In religious matters, there are 57.8% Buddhists, 33.6% animists (especially from the lao-theng group), 3.8% non-religious, 1.5% Christians and 1% Muslims. The vast majority of the population practice Theravada Buddhism. The Chinese and Vietnamese minorities especially practice Mahayana Buddhism and Confucianism.

The official language is Laotian, although the privileged minorities in the cities also speak English, French and Vietnamese. Almost all Laotian cities are in the Mekong River Valley, except Luang Prabang. In 1978, the capital, Vientiane, had 200,000 residents. Laos urban areas are home to only a small percentage (less than 15%) of the residents.

Political strife has affected Laos’ population rate, which decreased from 2.2% a year from 1970 to 1975 to 1% in the late 1970s. The migratory movement of the population to China, Vietnam and Thailand has also contributed to this phenomenon. One of the main concerns of the government that took power in 1975 was to repopulate the country; thus, in 1976, birth control methods were banned.

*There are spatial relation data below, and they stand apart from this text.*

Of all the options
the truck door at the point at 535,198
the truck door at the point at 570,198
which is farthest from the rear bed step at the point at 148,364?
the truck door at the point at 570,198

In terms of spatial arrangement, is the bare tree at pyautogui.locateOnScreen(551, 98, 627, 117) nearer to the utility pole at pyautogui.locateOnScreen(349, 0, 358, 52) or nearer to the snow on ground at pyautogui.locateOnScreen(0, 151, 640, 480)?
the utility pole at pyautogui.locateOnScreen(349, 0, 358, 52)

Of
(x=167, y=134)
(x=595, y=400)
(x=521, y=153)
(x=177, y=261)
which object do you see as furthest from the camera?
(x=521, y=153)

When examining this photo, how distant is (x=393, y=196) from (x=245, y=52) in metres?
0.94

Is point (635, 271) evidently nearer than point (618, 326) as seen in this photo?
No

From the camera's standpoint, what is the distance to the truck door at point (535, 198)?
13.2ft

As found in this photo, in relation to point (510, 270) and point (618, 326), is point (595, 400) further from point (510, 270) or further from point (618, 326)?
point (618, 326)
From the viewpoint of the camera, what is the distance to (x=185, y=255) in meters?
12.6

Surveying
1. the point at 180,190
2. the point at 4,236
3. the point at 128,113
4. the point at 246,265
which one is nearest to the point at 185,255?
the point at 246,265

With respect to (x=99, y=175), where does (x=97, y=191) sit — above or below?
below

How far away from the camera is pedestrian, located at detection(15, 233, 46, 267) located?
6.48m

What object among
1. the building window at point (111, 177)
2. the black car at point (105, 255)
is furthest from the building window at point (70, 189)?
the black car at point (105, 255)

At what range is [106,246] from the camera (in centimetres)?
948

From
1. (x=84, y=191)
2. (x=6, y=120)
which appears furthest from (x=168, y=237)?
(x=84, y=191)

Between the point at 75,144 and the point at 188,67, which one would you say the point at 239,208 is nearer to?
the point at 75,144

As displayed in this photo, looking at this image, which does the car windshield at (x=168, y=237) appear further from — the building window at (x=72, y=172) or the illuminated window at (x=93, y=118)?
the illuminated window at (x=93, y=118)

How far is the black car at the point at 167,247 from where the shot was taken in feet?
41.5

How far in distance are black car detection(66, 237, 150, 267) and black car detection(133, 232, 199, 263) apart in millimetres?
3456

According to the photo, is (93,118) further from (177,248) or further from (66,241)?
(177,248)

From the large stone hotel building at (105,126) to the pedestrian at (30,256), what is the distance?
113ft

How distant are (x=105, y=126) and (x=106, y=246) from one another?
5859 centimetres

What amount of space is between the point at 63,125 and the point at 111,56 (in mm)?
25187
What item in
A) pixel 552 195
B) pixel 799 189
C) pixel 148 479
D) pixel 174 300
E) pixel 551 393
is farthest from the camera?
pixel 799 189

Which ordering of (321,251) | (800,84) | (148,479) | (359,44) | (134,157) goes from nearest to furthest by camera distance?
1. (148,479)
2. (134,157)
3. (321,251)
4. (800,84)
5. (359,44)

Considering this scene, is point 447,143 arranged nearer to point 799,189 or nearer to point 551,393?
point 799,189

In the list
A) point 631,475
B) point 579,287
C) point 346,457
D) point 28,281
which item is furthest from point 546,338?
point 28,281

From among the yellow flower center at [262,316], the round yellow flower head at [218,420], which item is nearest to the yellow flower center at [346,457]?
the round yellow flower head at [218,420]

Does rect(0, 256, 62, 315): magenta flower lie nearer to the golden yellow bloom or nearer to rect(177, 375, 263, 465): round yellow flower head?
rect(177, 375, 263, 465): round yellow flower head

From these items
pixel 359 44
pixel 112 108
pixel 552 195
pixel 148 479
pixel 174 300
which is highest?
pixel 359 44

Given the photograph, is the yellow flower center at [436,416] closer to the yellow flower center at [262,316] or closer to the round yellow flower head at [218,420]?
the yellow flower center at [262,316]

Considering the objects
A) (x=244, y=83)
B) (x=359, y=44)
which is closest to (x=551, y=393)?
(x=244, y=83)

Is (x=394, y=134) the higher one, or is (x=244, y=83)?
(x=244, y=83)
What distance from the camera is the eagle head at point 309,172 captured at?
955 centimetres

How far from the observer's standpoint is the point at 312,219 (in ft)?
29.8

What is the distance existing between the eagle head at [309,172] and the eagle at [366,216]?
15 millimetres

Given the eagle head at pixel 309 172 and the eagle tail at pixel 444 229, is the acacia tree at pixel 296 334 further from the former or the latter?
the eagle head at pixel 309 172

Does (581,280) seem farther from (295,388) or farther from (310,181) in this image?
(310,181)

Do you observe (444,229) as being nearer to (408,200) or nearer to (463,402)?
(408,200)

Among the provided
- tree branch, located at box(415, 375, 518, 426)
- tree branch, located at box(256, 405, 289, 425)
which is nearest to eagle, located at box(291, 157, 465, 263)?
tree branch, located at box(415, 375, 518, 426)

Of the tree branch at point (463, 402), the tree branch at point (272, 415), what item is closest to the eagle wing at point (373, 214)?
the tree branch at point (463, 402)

Thousands of Laotians fled civil war and famine during the 1970s and 1980s, taking refuge in Thailand. More than 90,000 Laotian refugees remained in January of 1989 in the border camps in Thailand. In 1980, the United Nations High Commissioner for Refugees (UNHCR) launched a voluntary repatriation program, which nine years later had re-entered the country to 5,357 people, adding to this figure another 15,000 who returned independently.

Economic development

Agriculture contributed 26% to Gross Domestic Product (GDP) in 2012 and employed 72.4% of workers in 1988. The main crops are rice (which occupies 78% of the arable land), corn, cassava, potatoes, sweet potatoes and coffee for export. Pigs, poultry, cattle and fish are raised. In 1987, revenue from timber exports quadrupled (to $ 32.8 million). In 1989 However, deforestation led to a ban on the export of uncontrolled wood.

Industry (7% of labor capacity in 1980) and manufacturing (less than 1%) were underdeveloped. There are considerable mineral resources, mainly tin and gypsum. To a lesser extent, lead, zinc, coal, potassium, iron ore and small deposits of gold, silver and precious stones are mined.

The abundant hydroelectric power, which is exported to Thailand, is one of the main sources of foreign exchange (21.3% of total export income in 1987). Laos imports all the mineral fuels it consumes. Its main trading partners were the USSR, Thailand and Japan. The largest exports in 1987 were logs and wood products (51.1% of the total), electricity, coffee, tin, and gypsum. Mainly food, mineral fuels, machinery and transportation equipment were imported.

The economy was affected by the changes in Eastern Europe, since its development depended heavily on aid from the USSR and Vietnam. In the late 1980s, the government was forced to change its planned economy to a market economy, allowed the establishment of small private companies and ended the state monopoly on banking. In 1988 foreign investment was encouraged, allowing companies with 100% foreign capital to settle in the country, and companies with mixed capital to be created.

This plan aimed to reduce the balance of payments deficit by improving infrastructure, promoting exports, and encouraging industries to substitute imports. The serious economic crisis suffered by the USSR drastically reduced financial aid to Laos, which tried to reduce its dependence on the member countries of the now-defunct CAME and Vietnam. Meanwhile, the Laotian government hoped to strengthen economic ties with neighboring Thailand, Japan and the countries of the European Community.

In Laos there were no railroads. The road network (the main means of transport, used by 90% of freight traffic and 85% of passenger traffic) totaled 12,983 km in 1985. The Mekong River (a considerable part of its western border) is the most important commercial artery. largest in the country. The main airport is Wattai, in Vientiane. In 1988 the entry of Western tourists was allowed for the first time.